STATED GOAL
Give the data again, word for word.

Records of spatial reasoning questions
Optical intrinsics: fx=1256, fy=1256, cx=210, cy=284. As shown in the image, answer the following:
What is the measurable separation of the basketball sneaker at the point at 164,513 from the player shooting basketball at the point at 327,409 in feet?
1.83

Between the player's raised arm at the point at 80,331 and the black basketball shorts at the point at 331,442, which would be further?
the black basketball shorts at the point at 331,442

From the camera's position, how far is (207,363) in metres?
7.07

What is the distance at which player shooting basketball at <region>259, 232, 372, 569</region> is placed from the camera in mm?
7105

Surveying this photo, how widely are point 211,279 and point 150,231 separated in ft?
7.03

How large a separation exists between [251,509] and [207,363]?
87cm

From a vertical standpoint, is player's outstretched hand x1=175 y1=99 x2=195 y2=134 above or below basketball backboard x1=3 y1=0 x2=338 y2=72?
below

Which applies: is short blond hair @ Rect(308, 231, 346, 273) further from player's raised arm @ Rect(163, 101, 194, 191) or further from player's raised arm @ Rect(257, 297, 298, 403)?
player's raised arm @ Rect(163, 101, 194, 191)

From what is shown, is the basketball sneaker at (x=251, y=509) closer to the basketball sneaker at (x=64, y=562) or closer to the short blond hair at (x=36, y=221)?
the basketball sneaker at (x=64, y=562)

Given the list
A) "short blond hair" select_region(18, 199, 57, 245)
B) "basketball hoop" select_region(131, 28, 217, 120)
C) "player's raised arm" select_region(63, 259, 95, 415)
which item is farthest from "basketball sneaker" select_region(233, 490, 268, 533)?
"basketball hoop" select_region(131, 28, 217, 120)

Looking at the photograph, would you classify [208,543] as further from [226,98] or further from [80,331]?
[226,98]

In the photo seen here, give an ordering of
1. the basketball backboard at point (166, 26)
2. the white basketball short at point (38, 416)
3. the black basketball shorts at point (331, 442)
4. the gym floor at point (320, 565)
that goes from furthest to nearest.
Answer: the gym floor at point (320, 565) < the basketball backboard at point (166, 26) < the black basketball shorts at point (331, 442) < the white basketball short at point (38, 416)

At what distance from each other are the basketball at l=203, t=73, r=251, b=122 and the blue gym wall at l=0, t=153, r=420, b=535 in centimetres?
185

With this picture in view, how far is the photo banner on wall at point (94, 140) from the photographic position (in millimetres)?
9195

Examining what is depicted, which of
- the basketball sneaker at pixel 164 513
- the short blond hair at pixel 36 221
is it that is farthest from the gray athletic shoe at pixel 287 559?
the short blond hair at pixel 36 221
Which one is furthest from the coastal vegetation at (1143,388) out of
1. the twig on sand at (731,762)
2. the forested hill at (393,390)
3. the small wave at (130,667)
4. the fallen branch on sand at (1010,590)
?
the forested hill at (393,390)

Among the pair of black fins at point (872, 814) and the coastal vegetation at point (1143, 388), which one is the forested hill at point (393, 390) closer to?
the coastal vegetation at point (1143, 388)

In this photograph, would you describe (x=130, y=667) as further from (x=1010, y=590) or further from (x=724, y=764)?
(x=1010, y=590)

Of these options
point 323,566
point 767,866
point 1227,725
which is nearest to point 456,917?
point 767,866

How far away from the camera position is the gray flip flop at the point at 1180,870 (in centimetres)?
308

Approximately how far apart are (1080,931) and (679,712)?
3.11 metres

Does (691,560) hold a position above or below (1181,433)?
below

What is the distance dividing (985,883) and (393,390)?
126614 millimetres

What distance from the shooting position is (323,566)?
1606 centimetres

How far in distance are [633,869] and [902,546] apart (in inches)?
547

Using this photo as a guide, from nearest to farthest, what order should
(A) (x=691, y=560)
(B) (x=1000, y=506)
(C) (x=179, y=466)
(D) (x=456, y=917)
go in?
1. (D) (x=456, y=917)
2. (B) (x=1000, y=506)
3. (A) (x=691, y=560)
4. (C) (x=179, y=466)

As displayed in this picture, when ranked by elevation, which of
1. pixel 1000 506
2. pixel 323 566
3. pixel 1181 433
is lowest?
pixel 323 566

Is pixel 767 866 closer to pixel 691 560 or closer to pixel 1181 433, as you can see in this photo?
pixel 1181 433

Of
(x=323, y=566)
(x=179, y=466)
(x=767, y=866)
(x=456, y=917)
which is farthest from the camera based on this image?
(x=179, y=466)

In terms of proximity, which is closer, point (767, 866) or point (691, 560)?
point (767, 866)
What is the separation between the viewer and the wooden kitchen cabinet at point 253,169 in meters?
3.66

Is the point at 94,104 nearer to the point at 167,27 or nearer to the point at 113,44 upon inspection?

EXERCISE ANSWER
Optical intrinsics: fx=1256, fy=1256, cx=210, cy=284. As shown in the image, answer the following:
What is the measurable separation of the basketball sneaker at the point at 164,513 from the player shooting basketball at the point at 327,409 in feet?
1.83

Between the player's raised arm at the point at 80,331 and the black basketball shorts at the point at 331,442, which would be further?
the black basketball shorts at the point at 331,442

From the camera's position, how far is (207,363) in metres?
7.07

What is the distance at which player shooting basketball at <region>259, 232, 372, 569</region> is placed from the camera in mm?
7105

Surveying this photo, how widely are point 211,279 and point 150,231 separated in ft?
7.03

How large a separation exists between [251,509] and [207,363]?
87cm

From a vertical standpoint, is player's outstretched hand x1=175 y1=99 x2=195 y2=134 above or below basketball backboard x1=3 y1=0 x2=338 y2=72?
below

Which applies: is short blond hair @ Rect(308, 231, 346, 273) further from player's raised arm @ Rect(163, 101, 194, 191) or further from player's raised arm @ Rect(257, 297, 298, 403)?
player's raised arm @ Rect(163, 101, 194, 191)

From what is shown, is the basketball sneaker at (x=251, y=509) closer to the basketball sneaker at (x=64, y=562) or closer to the short blond hair at (x=36, y=221)?
the basketball sneaker at (x=64, y=562)

Given the list
A) "short blond hair" select_region(18, 199, 57, 245)
B) "basketball hoop" select_region(131, 28, 217, 120)
C) "player's raised arm" select_region(63, 259, 95, 415)
which item is farthest from "basketball sneaker" select_region(233, 490, 268, 533)?
"basketball hoop" select_region(131, 28, 217, 120)

Looking at the photograph, would you classify [208,543] as further from [226,98] or further from [80,331]?
[226,98]

In the photo seen here, give an ordering of
1. the basketball backboard at point (166, 26)
2. the white basketball short at point (38, 416)
3. the black basketball shorts at point (331, 442)
4. the gym floor at point (320, 565)
that goes from furthest to nearest.
Answer: the gym floor at point (320, 565) < the basketball backboard at point (166, 26) < the black basketball shorts at point (331, 442) < the white basketball short at point (38, 416)

At what distance from each other are the basketball at l=203, t=73, r=251, b=122 and the blue gym wall at l=0, t=153, r=420, b=535 in centimetres?
185

With this picture in view, how far is the photo banner on wall at point (94, 140) from the photographic position (in millimetres)?
9195

Examining what is depicted, which of
- the basketball sneaker at pixel 164 513
- the short blond hair at pixel 36 221
is it that is farthest from the gray athletic shoe at pixel 287 559?
the short blond hair at pixel 36 221
Which one is furthest from the coastal vegetation at (1143,388) out of
1. the twig on sand at (731,762)
2. the forested hill at (393,390)
3. the small wave at (130,667)
4. the fallen branch on sand at (1010,590)
?
the forested hill at (393,390)

Among the pair of black fins at point (872, 814) and the coastal vegetation at point (1143, 388), which one is the forested hill at point (393, 390) closer to?
the coastal vegetation at point (1143, 388)

In this photograph, would you describe (x=130, y=667) as further from (x=1010, y=590) or further from (x=724, y=764)?
(x=1010, y=590)

Of these options
point 323,566
point 767,866
point 1227,725
which is nearest to point 456,917?
point 767,866

How far away from the camera position is the gray flip flop at the point at 1180,870 (in centimetres)?
308

Approximately how far apart are (1080,931) and (679,712)?
3.11 metres

Does (691,560) hold a position above or below (1181,433)?
below

What is the distance dividing (985,883) and (393,390)?
126614 millimetres

What distance from the shooting position is (323,566)?
1606 centimetres

How far in distance are [633,869] and [902,546] apart (in inches)?
547

Using this photo as a guide, from nearest to farthest, what order should
(A) (x=691, y=560)
(B) (x=1000, y=506)
(C) (x=179, y=466)
(D) (x=456, y=917)
go in?
1. (D) (x=456, y=917)
2. (B) (x=1000, y=506)
3. (A) (x=691, y=560)
4. (C) (x=179, y=466)

As displayed in this picture, when ranked by elevation, which of
1. pixel 1000 506
2. pixel 323 566
3. pixel 1181 433
is lowest?
pixel 323 566

Is pixel 767 866 closer to pixel 691 560 or closer to pixel 1181 433, as you can see in this photo?
pixel 1181 433

Of
(x=323, y=566)
(x=179, y=466)
(x=767, y=866)
(x=456, y=917)
which is farthest from the camera based on this image?
(x=179, y=466)

In terms of proximity, which is closer, point (767, 866) or point (691, 560)?
point (767, 866)
What is the separation between the viewer and the wooden kitchen cabinet at point 253,169 in meters?
3.66

Is the point at 94,104 nearer to the point at 167,27 or nearer to the point at 113,44 upon inspection?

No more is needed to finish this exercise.